上高地西糸屋山荘

子供たちは8月のはじめから、僕の親父と一緒にアメリカへ行ってしまった。
サンフランシスコにいる姉家族のところへ2週間のホームステイ。
この日のためにずっと貯金してきたお金も飛行機とともにドドーンと飛んでいった。

僕はこの22年間というもの海外に行ったことがない。アメリカも行ったようで行ってないようなものだ。カミさんとの新婚旅行も「あってないようなもの」だったのだから、実にうらやましい話だ。
マジで楽しそうな子供たちにジェラシーを感じた。

でも僕には日本という恐ろしく風光明媚な国がある。
子供から開放された僕とカミさん、そして僕の母親の3人で長野県の上高地へ「山篭り」することにした。
僕とカミさんとは2年ぶり3回目、僕と母親とは実に40年ぶりの上高地となった。

宿泊したのは、

上高地帝国ホテル....というのは真っ赤なウソである。

上高地西糸屋山荘は河童橋から120mぐらいのところにある。今回で2度目の宿泊だった。
かつて冒険家の植村直己が居候していたのは有名な話。もともと山小屋から発展したからなのだろう。上高地の河童橋近辺ではもっとも宿泊料の安い宿だ。
どのぐらい安いかといえば、上高地帝国ホテルの半額もあれば、充分にお釣がくる。

時代の流れとともに、観光客相手の宿へと変化していったが、現在でもそうした登山客を相手にした格安の宿泊施設を併設している。
スタッフは気さくで対応もよい。アルイバイトの子たちが本当に山が好きで働いているのが伝わってくる。あんまりオーバーなサービスというのは好きじゃないので、気軽なノリの方がこちらもくつろげる。

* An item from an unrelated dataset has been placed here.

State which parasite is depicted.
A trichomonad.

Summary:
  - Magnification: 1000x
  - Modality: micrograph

部屋は和室8畳で、梓川に面している。最高でも22度の上高地では、涼しい空気が網戸から流れ込んでくる。

料理は本格的な日本料理と若干の西洋料理のミクスチャー。美味しくてその量も尋常じゃない。3人程度の宿泊の場合は、夕食を部屋まで運んでくれる。連泊の場合は毎日料理の内容が変化する。お風呂は自然の雪解け水を利用しており、サウナもある。
嬉しいのは談話室が併設していること。

山に関する書籍や映像資料などがどっさりあるのでボケーっと滞在するにはぜんぜん困らない。

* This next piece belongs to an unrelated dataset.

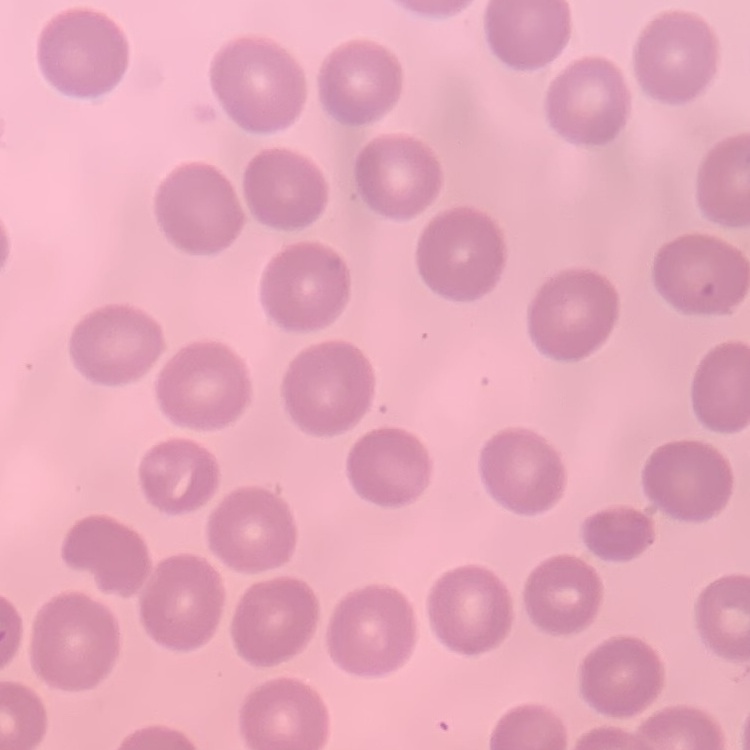

red blood cell morphology = no rouleaux formation
image type = one tile cut from a larger photomicrograph
preparation = thin peripheral smear
stain = Field's or Giemsa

売店で売っているアップルパイ(オーナーの奥様が松本市内のベーカリーから陸送している)はまるごと4分の1のリンゴがぎっしり詰まっていて実に美味しい。
売店の横にはちょっとしたカフェがあって、コーヒーなどドリンク類が無料で提供されている。
梓川と白樺の林を眺めながら飲むコーヒーが美味しいんだ、これが。

上高地へ行くと決まった時から「ここでコーヒーを飲むのだ!」っていうイメージを頭に描きながら働いてきた。
お盆までに仕事をいくつか終わらせて、休みとなって、長野まで車を走らせて、沢渡まで行って車を駐車して、バスに乗って上高地へ行って、上高地のターミナルから歩いて、西糸屋山荘にチェックインして、一杯のコーヒーを飲む。

その一杯のコーヒーは自分にとっては、最高の贅沢で最高の幸せなんだと思う。